The organisation running this system is called the Concern, and like all uber powerful countries and government systems it has become highly corrupt and their leader, Mrs d'orletean, is an evil despot.
This book promised so much, but in the end,never really delivered. Also it was incredibly dark and depressing...with horrid sections on the place of torture in society and long rambling sections on the evil of capitalism. (Parts of which were very clever and funny.)
There were lots of gratuitous sex and drug references, but to be honest, I couldn't see why. Don't get me wrong, I'm not  a puritan in anyway,  but it was as if Iain Banks was just being lazy and putting lots of sex and drugs into the plot just because he thought his loyal reader fanbase liked that kind of kinky, weird shit.
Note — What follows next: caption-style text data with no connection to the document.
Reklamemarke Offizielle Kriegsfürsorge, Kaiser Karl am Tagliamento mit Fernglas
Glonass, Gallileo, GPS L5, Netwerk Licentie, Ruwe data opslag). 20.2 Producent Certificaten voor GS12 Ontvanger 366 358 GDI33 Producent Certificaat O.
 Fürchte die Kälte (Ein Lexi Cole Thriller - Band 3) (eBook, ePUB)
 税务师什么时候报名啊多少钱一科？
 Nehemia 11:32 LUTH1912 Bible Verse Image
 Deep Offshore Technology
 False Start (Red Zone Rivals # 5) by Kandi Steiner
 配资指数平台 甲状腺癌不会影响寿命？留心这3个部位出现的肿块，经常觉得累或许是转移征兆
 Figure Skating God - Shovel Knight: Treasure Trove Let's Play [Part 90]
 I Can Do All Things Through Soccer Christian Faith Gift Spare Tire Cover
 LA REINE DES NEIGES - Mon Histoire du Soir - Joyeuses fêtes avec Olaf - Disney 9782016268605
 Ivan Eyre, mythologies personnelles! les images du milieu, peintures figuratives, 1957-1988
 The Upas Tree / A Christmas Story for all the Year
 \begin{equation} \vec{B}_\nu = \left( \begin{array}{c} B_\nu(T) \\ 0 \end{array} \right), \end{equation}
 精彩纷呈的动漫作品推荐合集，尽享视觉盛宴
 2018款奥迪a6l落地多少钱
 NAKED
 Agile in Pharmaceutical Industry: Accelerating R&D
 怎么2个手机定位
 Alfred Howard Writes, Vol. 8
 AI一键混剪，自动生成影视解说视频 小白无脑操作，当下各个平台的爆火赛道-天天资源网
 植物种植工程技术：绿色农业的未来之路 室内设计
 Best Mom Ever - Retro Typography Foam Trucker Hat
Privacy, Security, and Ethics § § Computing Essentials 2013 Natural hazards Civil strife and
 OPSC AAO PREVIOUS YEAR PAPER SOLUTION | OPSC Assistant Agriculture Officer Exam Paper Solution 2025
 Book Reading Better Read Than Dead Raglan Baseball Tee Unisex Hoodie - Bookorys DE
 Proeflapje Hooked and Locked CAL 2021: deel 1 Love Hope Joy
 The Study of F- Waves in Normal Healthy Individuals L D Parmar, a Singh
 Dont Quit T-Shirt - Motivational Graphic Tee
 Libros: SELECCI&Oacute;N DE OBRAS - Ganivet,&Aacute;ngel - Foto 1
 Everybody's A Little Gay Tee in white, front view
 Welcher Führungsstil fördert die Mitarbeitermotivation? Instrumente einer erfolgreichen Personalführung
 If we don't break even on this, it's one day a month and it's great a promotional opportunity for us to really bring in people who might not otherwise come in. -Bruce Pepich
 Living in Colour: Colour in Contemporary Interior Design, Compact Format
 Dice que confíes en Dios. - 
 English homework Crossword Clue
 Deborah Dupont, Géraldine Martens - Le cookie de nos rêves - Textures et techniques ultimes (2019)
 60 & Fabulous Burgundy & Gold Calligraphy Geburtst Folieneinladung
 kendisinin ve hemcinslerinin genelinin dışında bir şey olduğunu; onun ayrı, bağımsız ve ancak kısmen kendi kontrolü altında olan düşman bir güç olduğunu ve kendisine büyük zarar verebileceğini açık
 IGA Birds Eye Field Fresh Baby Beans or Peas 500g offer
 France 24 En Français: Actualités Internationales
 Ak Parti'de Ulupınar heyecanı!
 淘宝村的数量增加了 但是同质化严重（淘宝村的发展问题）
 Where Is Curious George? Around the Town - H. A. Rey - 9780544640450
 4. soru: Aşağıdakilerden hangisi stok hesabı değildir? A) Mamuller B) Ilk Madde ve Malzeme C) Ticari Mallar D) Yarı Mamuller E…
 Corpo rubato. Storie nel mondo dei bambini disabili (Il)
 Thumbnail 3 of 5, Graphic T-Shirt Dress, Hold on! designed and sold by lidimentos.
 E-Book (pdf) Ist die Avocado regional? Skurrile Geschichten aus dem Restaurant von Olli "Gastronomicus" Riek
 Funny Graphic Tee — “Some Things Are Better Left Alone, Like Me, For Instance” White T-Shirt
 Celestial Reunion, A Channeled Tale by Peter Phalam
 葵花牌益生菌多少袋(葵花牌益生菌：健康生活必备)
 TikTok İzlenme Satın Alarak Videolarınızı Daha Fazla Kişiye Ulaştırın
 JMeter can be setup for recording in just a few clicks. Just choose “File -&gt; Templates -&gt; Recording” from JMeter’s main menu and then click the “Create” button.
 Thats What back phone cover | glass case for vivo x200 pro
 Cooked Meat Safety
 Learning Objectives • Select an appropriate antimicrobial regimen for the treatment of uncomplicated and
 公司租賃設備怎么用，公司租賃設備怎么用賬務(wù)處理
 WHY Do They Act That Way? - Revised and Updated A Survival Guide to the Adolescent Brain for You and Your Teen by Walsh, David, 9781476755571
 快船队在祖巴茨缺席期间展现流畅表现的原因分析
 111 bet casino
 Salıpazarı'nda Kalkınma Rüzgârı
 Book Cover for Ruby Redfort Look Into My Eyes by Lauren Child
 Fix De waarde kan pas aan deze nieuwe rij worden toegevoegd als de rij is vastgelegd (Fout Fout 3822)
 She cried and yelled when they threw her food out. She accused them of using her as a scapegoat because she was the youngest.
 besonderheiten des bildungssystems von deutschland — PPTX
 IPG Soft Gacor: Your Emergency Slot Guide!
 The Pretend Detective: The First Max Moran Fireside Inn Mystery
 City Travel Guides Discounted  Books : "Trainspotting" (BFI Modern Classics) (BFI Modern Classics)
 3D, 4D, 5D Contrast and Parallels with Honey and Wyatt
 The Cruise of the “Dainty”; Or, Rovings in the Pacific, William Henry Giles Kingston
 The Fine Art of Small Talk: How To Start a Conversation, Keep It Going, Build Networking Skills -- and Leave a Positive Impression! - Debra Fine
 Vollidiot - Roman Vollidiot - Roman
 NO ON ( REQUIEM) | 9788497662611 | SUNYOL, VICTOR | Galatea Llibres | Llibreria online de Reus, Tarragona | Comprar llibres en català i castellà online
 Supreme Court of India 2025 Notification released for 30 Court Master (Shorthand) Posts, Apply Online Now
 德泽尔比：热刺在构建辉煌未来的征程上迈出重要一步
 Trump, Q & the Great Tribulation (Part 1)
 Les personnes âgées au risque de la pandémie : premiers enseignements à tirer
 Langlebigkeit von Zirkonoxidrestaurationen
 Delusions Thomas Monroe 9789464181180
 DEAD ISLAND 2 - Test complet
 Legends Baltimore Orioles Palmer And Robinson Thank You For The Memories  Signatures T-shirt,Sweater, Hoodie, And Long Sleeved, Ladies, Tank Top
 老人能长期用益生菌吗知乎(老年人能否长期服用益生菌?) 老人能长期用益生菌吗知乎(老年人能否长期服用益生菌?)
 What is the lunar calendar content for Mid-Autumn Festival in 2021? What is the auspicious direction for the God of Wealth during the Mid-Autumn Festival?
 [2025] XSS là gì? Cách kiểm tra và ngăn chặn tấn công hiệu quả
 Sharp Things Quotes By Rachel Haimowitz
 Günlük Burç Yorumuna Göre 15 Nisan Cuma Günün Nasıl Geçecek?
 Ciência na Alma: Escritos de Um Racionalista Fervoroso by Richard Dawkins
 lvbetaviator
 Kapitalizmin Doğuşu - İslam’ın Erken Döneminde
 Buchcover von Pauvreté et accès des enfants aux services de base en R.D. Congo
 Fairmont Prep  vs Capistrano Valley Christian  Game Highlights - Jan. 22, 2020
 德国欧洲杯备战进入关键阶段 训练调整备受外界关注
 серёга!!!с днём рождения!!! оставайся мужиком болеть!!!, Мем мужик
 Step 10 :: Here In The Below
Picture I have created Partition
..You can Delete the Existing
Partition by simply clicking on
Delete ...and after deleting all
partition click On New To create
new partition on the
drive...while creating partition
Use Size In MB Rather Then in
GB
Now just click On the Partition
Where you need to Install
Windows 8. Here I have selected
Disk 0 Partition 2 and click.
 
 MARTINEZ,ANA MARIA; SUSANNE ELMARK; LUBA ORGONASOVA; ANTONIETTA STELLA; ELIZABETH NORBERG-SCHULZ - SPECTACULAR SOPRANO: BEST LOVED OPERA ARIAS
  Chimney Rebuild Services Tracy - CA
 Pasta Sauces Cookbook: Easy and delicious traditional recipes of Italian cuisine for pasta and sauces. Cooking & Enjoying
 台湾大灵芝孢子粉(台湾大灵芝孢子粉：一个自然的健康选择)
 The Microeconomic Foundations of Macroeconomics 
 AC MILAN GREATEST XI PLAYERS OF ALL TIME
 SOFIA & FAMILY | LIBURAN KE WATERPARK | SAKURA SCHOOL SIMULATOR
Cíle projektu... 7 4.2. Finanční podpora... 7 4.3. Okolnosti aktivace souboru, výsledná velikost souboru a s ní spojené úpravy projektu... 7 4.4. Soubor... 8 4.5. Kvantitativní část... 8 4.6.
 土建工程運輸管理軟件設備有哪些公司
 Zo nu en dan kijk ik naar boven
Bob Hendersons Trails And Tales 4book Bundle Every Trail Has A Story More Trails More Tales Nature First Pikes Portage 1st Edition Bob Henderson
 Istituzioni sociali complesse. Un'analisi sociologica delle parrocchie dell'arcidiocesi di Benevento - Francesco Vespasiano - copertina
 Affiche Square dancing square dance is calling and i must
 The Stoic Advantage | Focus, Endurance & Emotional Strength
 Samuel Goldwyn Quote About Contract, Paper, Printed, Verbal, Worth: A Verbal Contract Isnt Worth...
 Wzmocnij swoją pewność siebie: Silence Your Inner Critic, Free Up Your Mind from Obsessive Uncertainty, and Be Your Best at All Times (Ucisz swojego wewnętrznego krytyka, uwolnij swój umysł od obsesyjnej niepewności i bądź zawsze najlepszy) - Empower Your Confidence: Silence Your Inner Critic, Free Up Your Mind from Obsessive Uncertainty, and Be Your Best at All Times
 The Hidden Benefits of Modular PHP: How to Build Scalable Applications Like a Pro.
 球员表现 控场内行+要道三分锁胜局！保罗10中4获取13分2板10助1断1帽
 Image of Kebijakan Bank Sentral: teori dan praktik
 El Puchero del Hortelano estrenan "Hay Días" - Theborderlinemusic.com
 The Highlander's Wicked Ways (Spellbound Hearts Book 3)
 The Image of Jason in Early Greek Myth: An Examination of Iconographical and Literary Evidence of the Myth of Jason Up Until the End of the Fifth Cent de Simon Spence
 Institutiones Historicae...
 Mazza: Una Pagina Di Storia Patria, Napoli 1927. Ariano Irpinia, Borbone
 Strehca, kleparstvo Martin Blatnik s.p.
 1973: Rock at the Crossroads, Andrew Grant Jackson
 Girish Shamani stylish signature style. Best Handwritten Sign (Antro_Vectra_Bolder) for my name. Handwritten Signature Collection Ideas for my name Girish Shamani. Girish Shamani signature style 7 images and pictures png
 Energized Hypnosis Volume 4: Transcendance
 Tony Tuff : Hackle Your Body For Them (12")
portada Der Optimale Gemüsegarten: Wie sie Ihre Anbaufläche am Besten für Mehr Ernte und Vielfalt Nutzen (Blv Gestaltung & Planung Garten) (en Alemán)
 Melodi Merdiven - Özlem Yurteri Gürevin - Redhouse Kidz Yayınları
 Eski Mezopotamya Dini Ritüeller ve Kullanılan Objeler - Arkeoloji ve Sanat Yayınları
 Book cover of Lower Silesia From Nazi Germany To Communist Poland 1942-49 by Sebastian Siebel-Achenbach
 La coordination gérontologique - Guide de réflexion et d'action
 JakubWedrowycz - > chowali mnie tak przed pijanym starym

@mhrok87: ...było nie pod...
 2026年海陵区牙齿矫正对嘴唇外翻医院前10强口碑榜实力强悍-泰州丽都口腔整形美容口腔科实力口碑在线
I wasn't convinced...sad thing is this book was SO GOOD at the beginning with its Christian terrorists and world jumping assassins.  But I feel I never got past the great ideas to any kind of plot or reason behind what was going on. 
It was a seriously dark book  with lots of pseudo philosophy. A book which has ultimately left me feeling a little bit queasy and with a thousand unanswered questions. A shame really because I loved the ideas.